Ainsi fait et jugé par la Cour de cassation, première chambre civile, prononcé par le président en son audience publique du vingt et un septembre deux mille vingt-deux, et signé par lui et Mme Tinchon, greffier présent lors du prononcé.


MOYEN ANNEXE au présent arrêt

Moyen produit par la SCP Bauer-Violas, Feschotte-Desbois et Sebagh, avocat aux Conseils, pour Mme [I] [D].
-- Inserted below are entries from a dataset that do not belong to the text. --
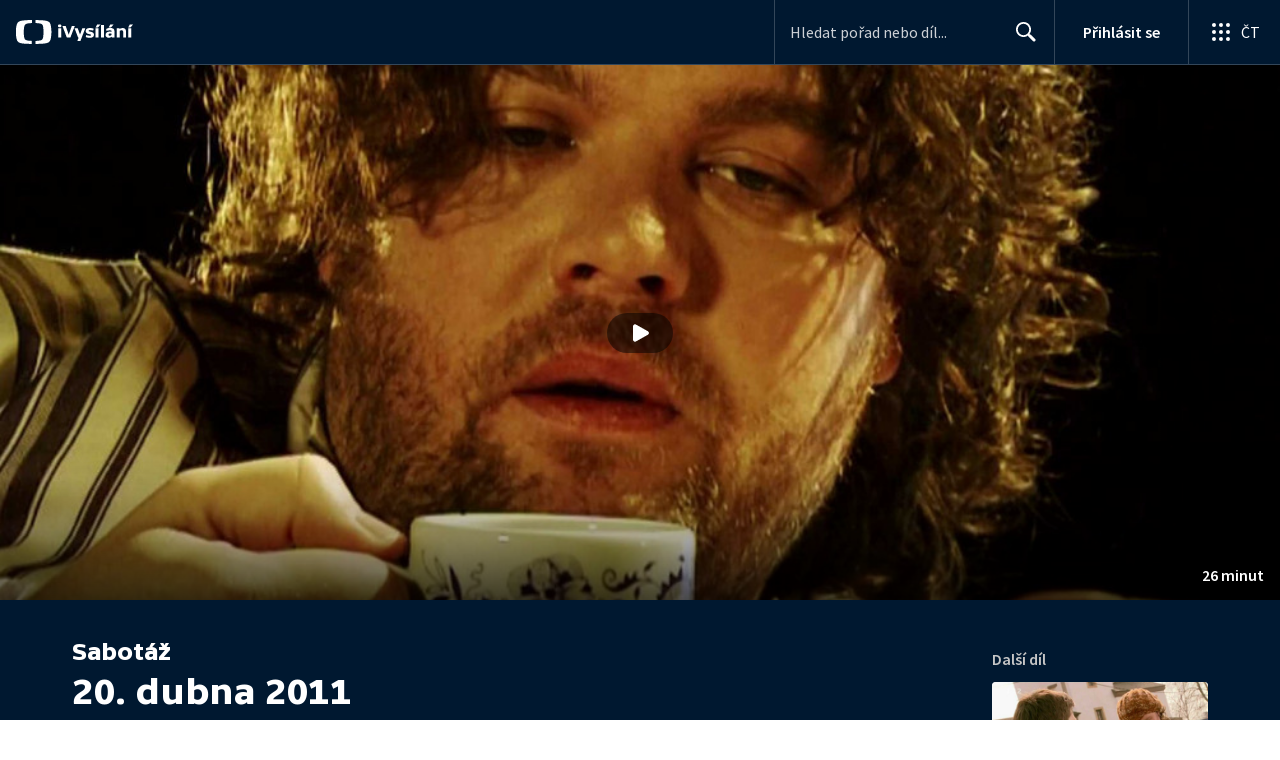

--- FILE ---
content_type: text/plain; charset=utf-8
request_url: https://events.getsitectrl.com/api/v1/events
body_size: 555
content:
{"id":"66f845030dd00a3d","user_id":"66f845030e25c19f","time":1769007746103,"token":"1769007746.b5d21c59c20d0151b6220e6265d3f7e6.27e0a328556d71928c07bad40fd29ffa","geo":{"ip":"3.147.69.9","geopath":"147015:147763:220321:","geoname_id":4509177,"longitude":-83.0061,"latitude":39.9625,"postal_code":"43215","city":"Columbus","region":"Ohio","state_code":"OH","country":"United States","country_code":"US","timezone":"America/New_York"},"ua":{"platform":"Desktop","os":"Mac OS","os_family":"Mac OS X","os_version":"10.15.7","browser":"Other","browser_family":"ClaudeBot","browser_version":"1.0","device":"Spider","device_brand":"Spider","device_model":"Desktop"},"utm":{}}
Mme [I] [D] épouse [G] reproche à l'arrêt attaqué d'avoir confirmé le jugement entrepris en ce qu'il a dit que le montant des fermages dus à [Y] [E] épouse [D] entre le 1er janvier 1994 et son décès le 9 mai 2011 par Mme [G] devra être réintégré dans l'actif de la succession ;

1) ALORS QUE seule une dette existante peut faire l'objet d'une libéralité ; qu'en décidant que le montant des fermages dus à [Y] [E] épouse [D] entre le 1er janvier 1994 et son décès le 9 mai 2011 par Mme [G] devra être réintégré dans l'actif de la succession cependant qu'elle constatait que les fermages échus entre 1994 et 2005 étaient prescrits, la cour d'appel a violé les articles 843 et 2277 du code civil dans sa rédaction antérieure à celle issue de la loi du 17 juin 2008, applicable en la cause ;

2) ALORS QUE les juges du fond ne peuvent accueillir ou rejeter les demandes dont ils sont saisis sans examiner tous les éléments de preuve qui leur sont soumis par les parties au soutien de leurs prétentions ; qu'à l'appui de ses conclusions d'appel, Mme [G] produisait l'intégralité des justificatifs du règlement par elle-même, de la totalité des charges foncières des biens immobiliers des époux [D] et pas seulement de celles afférentes aux biens qui lui étaient loués (pièces n° 7 à 24), ce qui constituait la contrepartie onéreuse à la mise à disposition des biens loués (concl. p. 16 à 18) ; qu'en affirmant, par motifs adoptés, que Mme [G] n'apportait aucun élément venant confirmer l'accord tacite intervenu entre Mme [G] et sa mère, d'un règlement de l'intégralité des taxes foncières des biens des époux [D] « en contrepartie des fermages » (jugement p.11 in fine et p 12 § 1), sans s'expliquer sur ces justificatifs établissant le paiement de l'intégralité des charges foncières des bailleurs au titre de la contrepartie onéreuse à la mise à disposition des biens, la cour d'appel a violé l'article 455 du code de procédure civile.